Get the top two components and do a scatter plot of them colored (or grouped) by Artist

pca <- prcomp(df_good[,4:ncol(df_good)])
df_good$PCA1 <- pca$x[,1]
df_good$PCA2 <- pca$x[,2]
plt <- ggplot(df_good, aes(PCA1,PCA2)) + geom_text(aes(label=artist, color=artist))
plt <- plt + ggtitle("PCA2 vs. PCA1", subtitle = "Colored by Artist (8 Categories)")
plt <- plt + theme(plot.title = element_text(size = rel(2.0)))
plt

## Apply and Plot K-means on PCA Features (The first two have the highest variance)

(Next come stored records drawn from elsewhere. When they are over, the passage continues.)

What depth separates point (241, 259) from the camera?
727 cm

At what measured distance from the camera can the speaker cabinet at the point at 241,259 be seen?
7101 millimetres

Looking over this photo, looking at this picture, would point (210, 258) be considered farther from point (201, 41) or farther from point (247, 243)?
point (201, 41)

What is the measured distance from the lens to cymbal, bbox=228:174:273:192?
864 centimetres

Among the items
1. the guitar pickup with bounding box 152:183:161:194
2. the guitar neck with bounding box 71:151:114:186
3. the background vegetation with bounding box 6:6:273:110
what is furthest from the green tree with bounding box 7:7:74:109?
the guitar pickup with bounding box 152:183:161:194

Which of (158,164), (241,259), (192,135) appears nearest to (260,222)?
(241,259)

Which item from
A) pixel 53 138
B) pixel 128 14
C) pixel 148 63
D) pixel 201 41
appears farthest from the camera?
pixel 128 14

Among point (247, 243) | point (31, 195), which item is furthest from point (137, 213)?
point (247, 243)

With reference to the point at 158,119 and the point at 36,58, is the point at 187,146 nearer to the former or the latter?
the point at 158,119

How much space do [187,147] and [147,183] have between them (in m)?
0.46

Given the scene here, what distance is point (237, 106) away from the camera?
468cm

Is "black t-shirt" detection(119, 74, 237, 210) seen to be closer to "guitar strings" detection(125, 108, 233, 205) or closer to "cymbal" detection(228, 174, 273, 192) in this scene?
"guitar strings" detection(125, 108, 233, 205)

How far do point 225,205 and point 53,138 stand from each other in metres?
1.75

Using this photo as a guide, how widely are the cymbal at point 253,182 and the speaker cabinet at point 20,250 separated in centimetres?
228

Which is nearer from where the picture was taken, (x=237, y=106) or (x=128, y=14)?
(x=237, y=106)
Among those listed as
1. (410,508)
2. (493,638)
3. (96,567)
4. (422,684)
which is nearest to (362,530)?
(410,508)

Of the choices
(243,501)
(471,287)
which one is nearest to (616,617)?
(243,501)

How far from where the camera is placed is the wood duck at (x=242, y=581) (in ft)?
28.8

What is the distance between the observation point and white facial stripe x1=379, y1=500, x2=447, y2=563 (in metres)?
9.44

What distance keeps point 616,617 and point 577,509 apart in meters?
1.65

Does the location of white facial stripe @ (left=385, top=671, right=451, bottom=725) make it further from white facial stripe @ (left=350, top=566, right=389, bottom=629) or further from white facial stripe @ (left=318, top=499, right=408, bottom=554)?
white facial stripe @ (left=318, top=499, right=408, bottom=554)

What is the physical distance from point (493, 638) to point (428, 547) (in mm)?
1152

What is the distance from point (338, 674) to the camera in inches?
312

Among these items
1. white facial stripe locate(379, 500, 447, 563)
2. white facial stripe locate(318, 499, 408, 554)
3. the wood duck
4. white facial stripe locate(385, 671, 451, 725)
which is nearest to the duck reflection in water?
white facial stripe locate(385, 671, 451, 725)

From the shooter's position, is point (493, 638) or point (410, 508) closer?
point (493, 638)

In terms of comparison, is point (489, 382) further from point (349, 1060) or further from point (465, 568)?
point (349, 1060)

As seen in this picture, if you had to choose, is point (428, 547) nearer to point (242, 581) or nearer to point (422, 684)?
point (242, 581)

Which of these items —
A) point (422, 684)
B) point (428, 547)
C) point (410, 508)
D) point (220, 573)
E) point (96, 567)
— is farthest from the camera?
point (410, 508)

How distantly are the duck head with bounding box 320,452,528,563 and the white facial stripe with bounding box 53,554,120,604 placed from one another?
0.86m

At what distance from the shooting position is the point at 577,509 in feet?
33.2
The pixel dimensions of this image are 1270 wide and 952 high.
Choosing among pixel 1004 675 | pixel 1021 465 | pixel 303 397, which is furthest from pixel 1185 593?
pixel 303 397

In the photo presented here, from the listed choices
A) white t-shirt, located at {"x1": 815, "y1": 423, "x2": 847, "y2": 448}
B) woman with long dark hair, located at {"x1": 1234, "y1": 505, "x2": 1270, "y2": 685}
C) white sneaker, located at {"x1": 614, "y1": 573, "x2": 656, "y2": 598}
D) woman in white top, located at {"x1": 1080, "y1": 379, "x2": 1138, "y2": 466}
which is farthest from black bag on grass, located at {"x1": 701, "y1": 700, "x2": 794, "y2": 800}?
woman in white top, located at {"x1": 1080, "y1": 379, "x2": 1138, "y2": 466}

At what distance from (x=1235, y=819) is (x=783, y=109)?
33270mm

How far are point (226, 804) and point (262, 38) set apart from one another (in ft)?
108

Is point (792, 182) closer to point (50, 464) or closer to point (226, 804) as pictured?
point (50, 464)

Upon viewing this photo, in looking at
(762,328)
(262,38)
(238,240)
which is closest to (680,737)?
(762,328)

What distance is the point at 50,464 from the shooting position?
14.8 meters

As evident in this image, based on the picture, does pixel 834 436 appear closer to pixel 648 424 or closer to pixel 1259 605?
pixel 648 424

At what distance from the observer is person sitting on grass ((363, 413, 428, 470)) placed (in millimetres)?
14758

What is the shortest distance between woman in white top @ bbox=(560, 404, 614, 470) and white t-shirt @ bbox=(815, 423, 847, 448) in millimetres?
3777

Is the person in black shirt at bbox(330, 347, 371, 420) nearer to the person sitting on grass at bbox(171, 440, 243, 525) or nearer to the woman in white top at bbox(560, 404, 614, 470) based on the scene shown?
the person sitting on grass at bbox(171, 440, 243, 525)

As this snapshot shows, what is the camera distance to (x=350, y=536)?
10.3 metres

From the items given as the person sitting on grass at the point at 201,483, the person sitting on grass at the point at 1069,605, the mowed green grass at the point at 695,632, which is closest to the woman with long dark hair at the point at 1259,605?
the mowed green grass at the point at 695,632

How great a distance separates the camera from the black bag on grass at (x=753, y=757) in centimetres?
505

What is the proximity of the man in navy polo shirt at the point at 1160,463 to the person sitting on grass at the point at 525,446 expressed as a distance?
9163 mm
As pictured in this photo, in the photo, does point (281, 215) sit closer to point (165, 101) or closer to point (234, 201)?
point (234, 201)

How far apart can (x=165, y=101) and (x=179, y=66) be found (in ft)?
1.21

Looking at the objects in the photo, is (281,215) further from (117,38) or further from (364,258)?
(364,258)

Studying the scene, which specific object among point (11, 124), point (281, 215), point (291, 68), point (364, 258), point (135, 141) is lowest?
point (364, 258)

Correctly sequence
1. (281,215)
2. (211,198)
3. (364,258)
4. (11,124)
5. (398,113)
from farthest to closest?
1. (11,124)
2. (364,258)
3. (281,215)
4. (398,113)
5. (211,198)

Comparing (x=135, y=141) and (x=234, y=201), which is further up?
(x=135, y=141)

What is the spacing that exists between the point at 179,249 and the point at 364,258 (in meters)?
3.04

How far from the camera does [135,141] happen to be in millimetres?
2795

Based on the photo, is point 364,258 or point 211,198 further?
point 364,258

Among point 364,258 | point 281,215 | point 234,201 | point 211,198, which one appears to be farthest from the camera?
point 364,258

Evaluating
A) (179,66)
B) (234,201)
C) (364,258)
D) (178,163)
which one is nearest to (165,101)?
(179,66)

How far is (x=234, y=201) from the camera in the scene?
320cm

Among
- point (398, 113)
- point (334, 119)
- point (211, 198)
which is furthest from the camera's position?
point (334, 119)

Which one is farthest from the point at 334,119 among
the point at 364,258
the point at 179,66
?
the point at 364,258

Pick the top two components and do a scatter plot of them colored (or grouped) by the Clusters in K-means {k=length(unique(df_good$artist))} cluster <- kmeans(df_good[,c("PCA1","PCA2")], centers=length(unique(df_good$artist)), nstart=30, iter.max=50)
df_good$cluster <- cluster$cluster
plt2 <- ggplot(df_good, aes(PCA1,PCA2)) + geom_text(aes(label=artist, color=cluster))
plt2 <- plt2 + ggtitle("PCA2 vs. PCA1", subtitle = "Colored by Cluster (Number of Artists)")
plt2 <- plt2 + theme(plot.title = element_text(size = rel(2.0)))
plt2

## Comparative Analysis

• The plots clustering algorithm reacted similar to the PCA algorithm when applied on the same PCA data.

• K-means is not that predictive with the music data when we just pick 2 arbitrary features and plot them against each other.

• K-means acts almost identically when I use the two principal components as my K-means feed data.